2.15.2007

Judgment Overboard

1564: Italian natural philosopher, astronomer, and mathematician Galileo, born this day in 1564, made fundamental contributions to the sciences of motion and astronomy, as well as to the development of the scientific method.

Sitting in front of my Apple computer, I was planning to conclude my post by polishing off a lopsided bruised blushing apple, the thing of beauty, intoxication, control, the forbidden sweetness whose modern form requires more pesticide than any other food crop (Pollan). I dropped it while I wrote my passage about the American flag.

1764: Auguste Chouteau settled St. Louis at the confluence of the Mississippi and Missouri rivers.

The drifting experience to stop at the bank. Chouteau was the town's business and social leader who led St. Louis in diversifying into banking as the fur trade declined.
Saint Louis adapted to Spanish rule in 1770.


1898: USS Maine destroyed, leading to Spanish-American War.
On this day in 1898, an explosion in Havana harbour sank the battleship USS Maine, killing 260 American seamen and precipitating the Spanish-American War, which originated in the Cuban struggle for independence from Spain.


Spent the evening recording War, asking for the the word from anyone.

I was covetously staring at Surly Girl's Forbidden Fruit cocktail while I sipped my Love on the Rocks.
The waiter growls "War" underneath an ornate chandelier fit for a ship.

Ran back to the liquor store to belatedly ask him for Liberty or Death.

Two incidences of a Skull-and-Bones cap. One Skull-and-Bones sign hovering above my head.

Knocked on the door to Roots, stepping over a bag of American bread between the records strutting their wrapped-come-rad grooves, the man gave me a sticker emblazoned with REBELUTION stenciled under the breasts of a black and white lady in crimson shades and I asked him to say War he sounded Bostonian Waah, I walked out and I had to pee out my Love on the Rocks in an alleyway behind OH Exterminating Company,

Took two pictures of the American flag above the library.

A man leaning on a snow-ravaged brick wall calls out as I walk past, I am three panels away from the Che Guevera mural, "You on the peacekeepin side..." He was the last person I asked to say "War." He was reapeating "oppresso de libre," "de oppresso libre," "oppresso de libre."

My camera battery expired in front of the Che Guevara mural.

Stopped at Chase bank one block afterwards to punch in a Spanish transaction to retirar sesenta nombres.

Long drags of Liberty accompanied me home.

I burnt my rice and beans and as the violet mass froze behind the blinds, I fished out a potato boiled in sea salt water accompanied by a quarter head of boiled cabbage drizzled in apple cider vinegar. I split that one eyed tuber with a cleaver, carved away at the root that remade the economies of South America and Europe (Botany of Desire) and slid each half translucent slice off the blade. Tuber, tuber cult, tuberculosis.

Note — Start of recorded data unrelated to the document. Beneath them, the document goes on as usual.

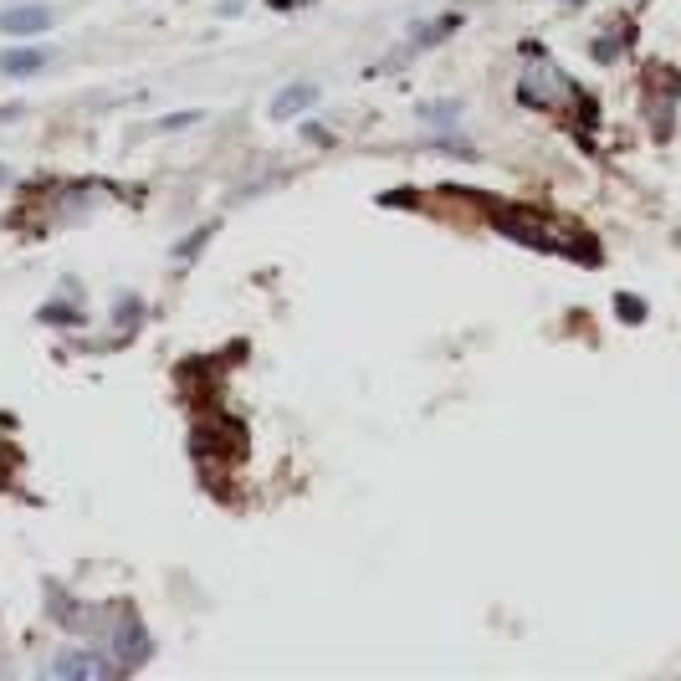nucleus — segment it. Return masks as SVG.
<instances>
[{"label":"nucleus","instance_id":"f257e3e1","mask_svg":"<svg viewBox=\"0 0 681 681\" xmlns=\"http://www.w3.org/2000/svg\"><path fill=\"white\" fill-rule=\"evenodd\" d=\"M52 671H57L62 681H103V676H113V661H103V656H93V651H62V656L52 661Z\"/></svg>","mask_w":681,"mask_h":681},{"label":"nucleus","instance_id":"f03ea898","mask_svg":"<svg viewBox=\"0 0 681 681\" xmlns=\"http://www.w3.org/2000/svg\"><path fill=\"white\" fill-rule=\"evenodd\" d=\"M47 26H52L47 6H11V11H0V31H6V36H41Z\"/></svg>","mask_w":681,"mask_h":681},{"label":"nucleus","instance_id":"7ed1b4c3","mask_svg":"<svg viewBox=\"0 0 681 681\" xmlns=\"http://www.w3.org/2000/svg\"><path fill=\"white\" fill-rule=\"evenodd\" d=\"M318 103V88L313 82H292V88H282L277 98H272V118H297L303 108H313Z\"/></svg>","mask_w":681,"mask_h":681},{"label":"nucleus","instance_id":"20e7f679","mask_svg":"<svg viewBox=\"0 0 681 681\" xmlns=\"http://www.w3.org/2000/svg\"><path fill=\"white\" fill-rule=\"evenodd\" d=\"M41 67H47V57H41L36 47H26V52H6V57H0V72H6V77H31V72H41Z\"/></svg>","mask_w":681,"mask_h":681},{"label":"nucleus","instance_id":"39448f33","mask_svg":"<svg viewBox=\"0 0 681 681\" xmlns=\"http://www.w3.org/2000/svg\"><path fill=\"white\" fill-rule=\"evenodd\" d=\"M420 118H431V123H456V118H461V108H456V103H425V108H420Z\"/></svg>","mask_w":681,"mask_h":681},{"label":"nucleus","instance_id":"423d86ee","mask_svg":"<svg viewBox=\"0 0 681 681\" xmlns=\"http://www.w3.org/2000/svg\"><path fill=\"white\" fill-rule=\"evenodd\" d=\"M620 318H630V323H641L646 313H641V303H635V297H620Z\"/></svg>","mask_w":681,"mask_h":681},{"label":"nucleus","instance_id":"0eeeda50","mask_svg":"<svg viewBox=\"0 0 681 681\" xmlns=\"http://www.w3.org/2000/svg\"><path fill=\"white\" fill-rule=\"evenodd\" d=\"M0 185H6V164H0Z\"/></svg>","mask_w":681,"mask_h":681}]
</instances>
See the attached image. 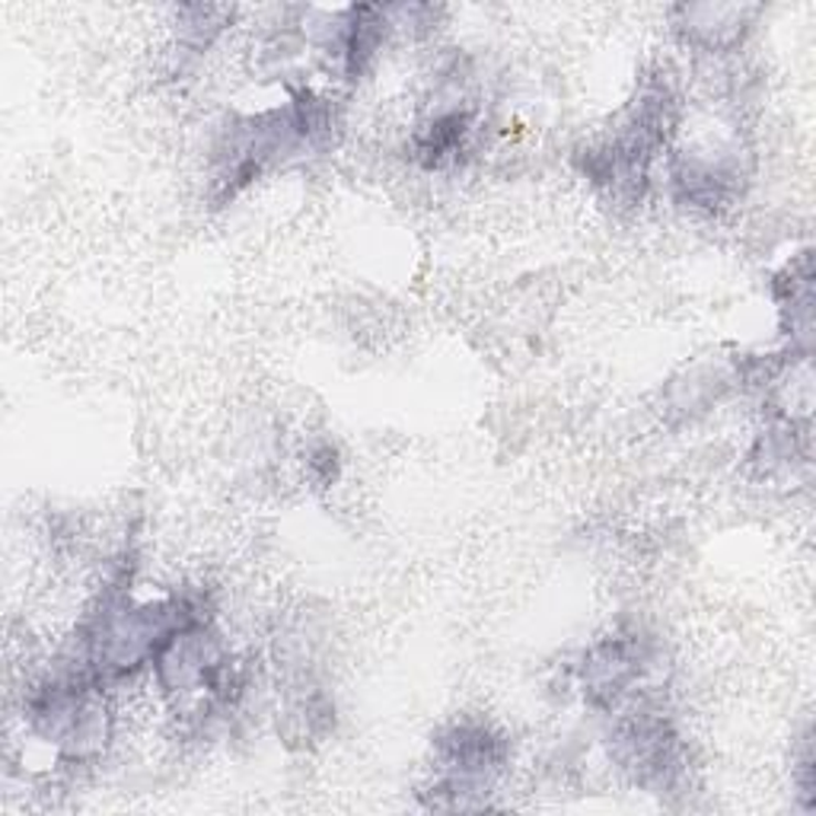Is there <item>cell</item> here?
I'll list each match as a JSON object with an SVG mask.
<instances>
[{
    "label": "cell",
    "mask_w": 816,
    "mask_h": 816,
    "mask_svg": "<svg viewBox=\"0 0 816 816\" xmlns=\"http://www.w3.org/2000/svg\"><path fill=\"white\" fill-rule=\"evenodd\" d=\"M463 135H466V115L453 113L437 118L422 138V153L427 157V163L437 167L444 157H451L453 150L459 147V141H463Z\"/></svg>",
    "instance_id": "1"
}]
</instances>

The vinegar matched the color of my brandy and chortled pungently at its companion's fermentation process. My headphones were playing the "Sea Above, Sky Below" and it was Dirty Three's seventh track in Ocean Songs.

One apple and a six pack of beer imported from Mexico.

Maria reaches up towards the lottery tickets as I step outside the corner store smoking the unfiltered remains of my broken Liberty cigarette.

The Pacifico Clara beer slides down my tongue with a steeled silver tinge. Seu Jorge sings Cru's Tive Razao.



1989: Under President Mikhail Gorbachev, the Soviet Union withdrew its last troops from Afghanistan after occupying the country since 1979.

Walked into Long's Bookstore at the corner of 11th St at approximately 8:29 PM and read the last lines of Salman Rushdie's Midnight Children and Shame, respectively:
"And then the explosion comes...Until I can no longer see what is no longer there, a phantom with one arm lifted in a gesture of farewell."
"...To be unable to live or die in peace."

The K in the Kaimir vanilla vodka brandy label at the brink of breaking through the liquor level held tense absorbing the stack of newspapers into its amber and gris depths.